In February 2020, it became clear what was coming, but I was only responding at a personal level because I wasn’t sure what I could offer professionally. I was vaguely aware of all these infectious disease models I couldn’t contribute to. But it became clear by mid-March that this would be all hands on deck and everyone had something to share. I saw an angle where I could use hospital data to inform infection prevention and response strategies in rural communities, and I also accepted that the pandemic would necessitate a “good enough” mentality around research.
That sounds bad, but when the secretary of health and human services and the governor say, “We need an answer in five days,” you don’t get to reply, “I’m still six months away from the first iteration of the model.” You just have to ask, “What can we do to inform the best decision-making with incomplete data? What can we design in the next five days to maximize evidence-based policy making?” I’ve learned that policymakers often have to be comfortable with a higher degree of uncertainty than we like to see in science.
There was blow back during the pandemic on things scientists got wrong: Should we wear masks or not? Should we leave our mail in the garage for three days or not? But science is iterative, and having a perfect answer six months later is useless when people are dying today.

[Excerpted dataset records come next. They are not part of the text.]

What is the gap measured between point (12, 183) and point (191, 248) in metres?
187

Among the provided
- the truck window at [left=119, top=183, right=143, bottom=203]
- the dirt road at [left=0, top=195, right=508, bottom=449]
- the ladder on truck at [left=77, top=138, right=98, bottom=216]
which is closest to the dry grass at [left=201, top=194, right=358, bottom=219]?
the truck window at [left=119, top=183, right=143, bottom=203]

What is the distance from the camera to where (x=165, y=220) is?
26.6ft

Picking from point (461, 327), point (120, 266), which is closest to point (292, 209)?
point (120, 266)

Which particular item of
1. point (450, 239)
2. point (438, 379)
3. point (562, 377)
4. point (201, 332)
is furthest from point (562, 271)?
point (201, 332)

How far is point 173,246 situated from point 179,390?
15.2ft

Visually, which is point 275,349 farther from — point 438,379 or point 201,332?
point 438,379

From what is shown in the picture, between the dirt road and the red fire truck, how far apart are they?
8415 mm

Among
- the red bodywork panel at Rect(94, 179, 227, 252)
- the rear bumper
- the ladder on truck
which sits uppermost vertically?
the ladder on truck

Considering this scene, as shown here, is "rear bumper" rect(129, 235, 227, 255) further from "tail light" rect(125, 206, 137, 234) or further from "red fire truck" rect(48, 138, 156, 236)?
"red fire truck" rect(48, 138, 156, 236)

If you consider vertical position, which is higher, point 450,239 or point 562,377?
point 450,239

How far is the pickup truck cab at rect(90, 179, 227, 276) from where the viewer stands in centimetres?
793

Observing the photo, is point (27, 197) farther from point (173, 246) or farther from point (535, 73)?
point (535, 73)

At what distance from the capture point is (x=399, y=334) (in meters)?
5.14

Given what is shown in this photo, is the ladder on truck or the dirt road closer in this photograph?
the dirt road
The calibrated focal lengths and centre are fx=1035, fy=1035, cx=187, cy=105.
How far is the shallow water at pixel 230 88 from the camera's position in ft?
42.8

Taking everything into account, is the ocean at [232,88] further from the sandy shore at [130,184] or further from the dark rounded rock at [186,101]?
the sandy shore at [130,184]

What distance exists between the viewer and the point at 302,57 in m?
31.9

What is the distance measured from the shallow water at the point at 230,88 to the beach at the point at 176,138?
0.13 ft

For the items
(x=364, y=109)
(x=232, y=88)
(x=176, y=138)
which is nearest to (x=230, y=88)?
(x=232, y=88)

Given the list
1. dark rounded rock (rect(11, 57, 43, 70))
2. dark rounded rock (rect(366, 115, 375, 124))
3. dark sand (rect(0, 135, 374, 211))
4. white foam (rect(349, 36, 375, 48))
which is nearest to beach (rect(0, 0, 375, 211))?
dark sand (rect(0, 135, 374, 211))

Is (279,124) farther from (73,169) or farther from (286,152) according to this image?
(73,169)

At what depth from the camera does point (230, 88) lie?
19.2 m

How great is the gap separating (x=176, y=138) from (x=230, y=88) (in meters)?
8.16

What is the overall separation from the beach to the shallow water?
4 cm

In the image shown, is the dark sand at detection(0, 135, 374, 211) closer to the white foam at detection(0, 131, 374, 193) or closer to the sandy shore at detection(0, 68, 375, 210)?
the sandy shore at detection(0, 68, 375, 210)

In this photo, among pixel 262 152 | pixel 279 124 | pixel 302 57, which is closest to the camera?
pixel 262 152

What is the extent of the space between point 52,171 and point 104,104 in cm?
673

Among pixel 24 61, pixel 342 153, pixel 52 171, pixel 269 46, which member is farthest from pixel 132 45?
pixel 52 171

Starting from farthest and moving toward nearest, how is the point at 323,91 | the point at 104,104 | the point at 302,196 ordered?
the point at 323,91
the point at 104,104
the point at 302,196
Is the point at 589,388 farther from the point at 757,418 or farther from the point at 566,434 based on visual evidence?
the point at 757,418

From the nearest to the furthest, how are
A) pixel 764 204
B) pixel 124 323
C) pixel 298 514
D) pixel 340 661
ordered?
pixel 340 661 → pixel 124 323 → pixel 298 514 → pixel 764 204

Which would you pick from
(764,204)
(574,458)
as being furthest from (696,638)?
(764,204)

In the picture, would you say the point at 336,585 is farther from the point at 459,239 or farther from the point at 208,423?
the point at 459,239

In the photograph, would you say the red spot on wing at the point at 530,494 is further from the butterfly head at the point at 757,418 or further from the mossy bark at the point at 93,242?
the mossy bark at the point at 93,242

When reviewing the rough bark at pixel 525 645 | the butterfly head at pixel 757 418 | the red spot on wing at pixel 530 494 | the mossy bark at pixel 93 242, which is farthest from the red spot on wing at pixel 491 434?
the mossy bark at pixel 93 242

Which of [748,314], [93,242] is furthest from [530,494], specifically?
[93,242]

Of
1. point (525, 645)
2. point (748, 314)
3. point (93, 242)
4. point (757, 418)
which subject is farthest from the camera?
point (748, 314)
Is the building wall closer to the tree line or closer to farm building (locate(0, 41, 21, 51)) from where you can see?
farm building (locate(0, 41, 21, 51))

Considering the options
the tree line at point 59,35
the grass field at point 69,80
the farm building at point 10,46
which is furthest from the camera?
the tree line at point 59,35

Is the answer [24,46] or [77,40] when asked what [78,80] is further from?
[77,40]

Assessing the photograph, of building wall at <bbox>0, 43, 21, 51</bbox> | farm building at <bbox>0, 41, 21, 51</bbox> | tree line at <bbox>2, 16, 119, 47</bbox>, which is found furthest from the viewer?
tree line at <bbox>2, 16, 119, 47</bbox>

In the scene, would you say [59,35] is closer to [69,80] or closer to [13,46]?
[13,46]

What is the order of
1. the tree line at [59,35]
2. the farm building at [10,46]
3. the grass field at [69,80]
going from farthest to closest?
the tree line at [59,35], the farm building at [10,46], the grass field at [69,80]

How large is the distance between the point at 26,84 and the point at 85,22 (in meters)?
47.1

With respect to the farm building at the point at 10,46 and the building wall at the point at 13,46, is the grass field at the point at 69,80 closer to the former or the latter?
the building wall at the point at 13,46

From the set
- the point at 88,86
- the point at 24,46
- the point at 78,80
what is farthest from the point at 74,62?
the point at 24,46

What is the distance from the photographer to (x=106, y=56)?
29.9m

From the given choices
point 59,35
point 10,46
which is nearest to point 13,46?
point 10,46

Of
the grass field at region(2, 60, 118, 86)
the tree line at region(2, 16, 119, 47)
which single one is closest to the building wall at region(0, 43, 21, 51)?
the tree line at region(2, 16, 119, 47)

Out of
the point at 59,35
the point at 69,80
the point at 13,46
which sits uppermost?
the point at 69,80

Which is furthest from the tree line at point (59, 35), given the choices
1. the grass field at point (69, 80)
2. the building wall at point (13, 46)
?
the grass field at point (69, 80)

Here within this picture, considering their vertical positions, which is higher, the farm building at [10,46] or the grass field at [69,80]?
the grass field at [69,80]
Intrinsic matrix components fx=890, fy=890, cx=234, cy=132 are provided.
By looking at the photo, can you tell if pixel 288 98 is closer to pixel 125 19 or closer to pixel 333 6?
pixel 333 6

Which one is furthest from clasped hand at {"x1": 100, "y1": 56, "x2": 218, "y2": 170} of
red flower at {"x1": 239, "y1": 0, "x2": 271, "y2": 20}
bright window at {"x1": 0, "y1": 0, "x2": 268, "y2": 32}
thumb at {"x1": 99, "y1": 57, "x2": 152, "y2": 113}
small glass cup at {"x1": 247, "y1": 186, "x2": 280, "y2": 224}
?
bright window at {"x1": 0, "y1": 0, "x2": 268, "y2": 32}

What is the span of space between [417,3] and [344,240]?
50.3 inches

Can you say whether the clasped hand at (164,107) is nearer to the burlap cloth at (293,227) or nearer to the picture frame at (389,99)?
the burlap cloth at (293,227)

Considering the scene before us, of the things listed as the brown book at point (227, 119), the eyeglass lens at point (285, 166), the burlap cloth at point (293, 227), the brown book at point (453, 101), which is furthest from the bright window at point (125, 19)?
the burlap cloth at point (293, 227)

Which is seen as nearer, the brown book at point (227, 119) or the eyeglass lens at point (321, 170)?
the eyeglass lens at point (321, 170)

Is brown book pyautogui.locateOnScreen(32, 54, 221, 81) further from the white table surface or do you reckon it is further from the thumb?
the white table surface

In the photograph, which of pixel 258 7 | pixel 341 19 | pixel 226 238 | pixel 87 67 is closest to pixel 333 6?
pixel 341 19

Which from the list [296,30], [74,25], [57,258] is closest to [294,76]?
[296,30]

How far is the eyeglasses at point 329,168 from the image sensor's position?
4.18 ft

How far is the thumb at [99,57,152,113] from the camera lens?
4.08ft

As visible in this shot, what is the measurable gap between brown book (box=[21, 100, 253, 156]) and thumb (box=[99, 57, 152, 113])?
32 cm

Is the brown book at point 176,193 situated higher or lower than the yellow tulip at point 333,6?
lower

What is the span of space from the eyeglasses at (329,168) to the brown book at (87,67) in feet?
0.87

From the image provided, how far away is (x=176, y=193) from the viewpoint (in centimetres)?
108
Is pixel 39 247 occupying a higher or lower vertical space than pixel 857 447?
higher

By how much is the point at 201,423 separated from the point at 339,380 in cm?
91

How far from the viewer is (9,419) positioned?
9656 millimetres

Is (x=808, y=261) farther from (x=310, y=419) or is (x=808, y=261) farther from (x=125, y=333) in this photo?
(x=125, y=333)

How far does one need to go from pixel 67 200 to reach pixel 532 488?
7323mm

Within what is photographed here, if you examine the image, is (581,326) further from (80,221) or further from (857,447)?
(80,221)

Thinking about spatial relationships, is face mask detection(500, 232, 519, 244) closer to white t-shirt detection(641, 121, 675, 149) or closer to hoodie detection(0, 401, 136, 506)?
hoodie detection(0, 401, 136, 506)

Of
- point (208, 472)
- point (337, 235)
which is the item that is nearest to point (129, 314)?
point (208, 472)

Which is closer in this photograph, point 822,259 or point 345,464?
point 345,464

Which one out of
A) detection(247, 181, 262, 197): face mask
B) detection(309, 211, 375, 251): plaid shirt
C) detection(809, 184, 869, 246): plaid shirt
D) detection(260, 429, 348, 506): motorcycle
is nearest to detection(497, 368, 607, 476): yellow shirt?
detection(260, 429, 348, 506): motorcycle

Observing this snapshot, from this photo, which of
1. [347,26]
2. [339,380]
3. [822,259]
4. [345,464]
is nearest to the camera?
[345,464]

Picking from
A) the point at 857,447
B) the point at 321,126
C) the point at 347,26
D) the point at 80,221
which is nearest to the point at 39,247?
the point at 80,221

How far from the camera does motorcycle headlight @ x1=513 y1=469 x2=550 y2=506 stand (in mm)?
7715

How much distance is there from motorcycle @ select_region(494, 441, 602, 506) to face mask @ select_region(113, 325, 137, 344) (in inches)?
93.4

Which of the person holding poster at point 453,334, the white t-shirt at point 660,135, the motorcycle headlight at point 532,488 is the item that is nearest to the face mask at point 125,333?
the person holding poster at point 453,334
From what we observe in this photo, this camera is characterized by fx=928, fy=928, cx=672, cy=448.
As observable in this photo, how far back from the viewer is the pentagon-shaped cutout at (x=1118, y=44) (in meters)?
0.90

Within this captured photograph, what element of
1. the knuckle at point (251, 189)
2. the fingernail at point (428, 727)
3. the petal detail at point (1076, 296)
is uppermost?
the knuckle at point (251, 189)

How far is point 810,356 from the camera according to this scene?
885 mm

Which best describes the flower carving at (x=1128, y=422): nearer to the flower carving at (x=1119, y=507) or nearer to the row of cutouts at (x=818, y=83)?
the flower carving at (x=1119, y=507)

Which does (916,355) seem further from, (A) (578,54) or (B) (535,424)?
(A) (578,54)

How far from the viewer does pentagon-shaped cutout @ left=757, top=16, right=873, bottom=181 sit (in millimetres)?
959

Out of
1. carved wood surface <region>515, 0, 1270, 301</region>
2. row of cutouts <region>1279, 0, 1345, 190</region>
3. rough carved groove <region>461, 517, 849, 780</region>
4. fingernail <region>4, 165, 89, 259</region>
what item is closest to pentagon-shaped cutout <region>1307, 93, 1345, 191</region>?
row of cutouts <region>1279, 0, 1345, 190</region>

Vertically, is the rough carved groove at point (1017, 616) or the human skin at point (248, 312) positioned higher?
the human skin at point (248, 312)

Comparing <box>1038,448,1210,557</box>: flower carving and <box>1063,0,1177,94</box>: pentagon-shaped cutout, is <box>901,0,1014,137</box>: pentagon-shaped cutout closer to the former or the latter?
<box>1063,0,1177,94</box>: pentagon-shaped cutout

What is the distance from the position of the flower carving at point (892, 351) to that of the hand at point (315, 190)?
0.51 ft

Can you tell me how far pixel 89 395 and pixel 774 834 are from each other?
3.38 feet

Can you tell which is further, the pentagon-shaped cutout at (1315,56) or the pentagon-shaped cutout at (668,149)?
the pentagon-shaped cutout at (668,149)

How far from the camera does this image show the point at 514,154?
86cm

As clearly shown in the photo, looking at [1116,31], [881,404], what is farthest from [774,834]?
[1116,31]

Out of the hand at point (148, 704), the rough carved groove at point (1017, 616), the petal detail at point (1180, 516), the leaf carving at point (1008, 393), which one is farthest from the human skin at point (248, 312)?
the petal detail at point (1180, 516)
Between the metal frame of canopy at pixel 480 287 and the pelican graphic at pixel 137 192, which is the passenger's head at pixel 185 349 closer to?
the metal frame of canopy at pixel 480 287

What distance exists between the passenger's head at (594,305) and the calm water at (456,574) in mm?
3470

And that leads me to a positive silver lining of this pandemic: The public has learned more about how researchers model possible outcomes, and the media has learned not to over-interpret results or report projected outcomes as definitive — rather, they share the “latest estimates.” I personally have a lot of respect for any person who walks into the arena and says, “We need to know something; here’s what I have. I know it won’t be right, but maybe it will be useful.”
Who are you when you’re at home?
Unlike my work life, my home life is fairly predictable from year to year. I grow a garden that feeds squirrels and deer, from which I harvest only weeds. Until, I don’t know, mid-September, I irrationally believe this is the year the Detroit Lions will win the Super Bowl. I put on weight May to December and then lose it January to April. I ask my colleague and friend George Pink to educate me about Canadian holidays. I develop a foolproof plan to ensure my kids will finally do their part to take care of the dog that — somehow — falls short (again). All in all, it’s a pretty great existence.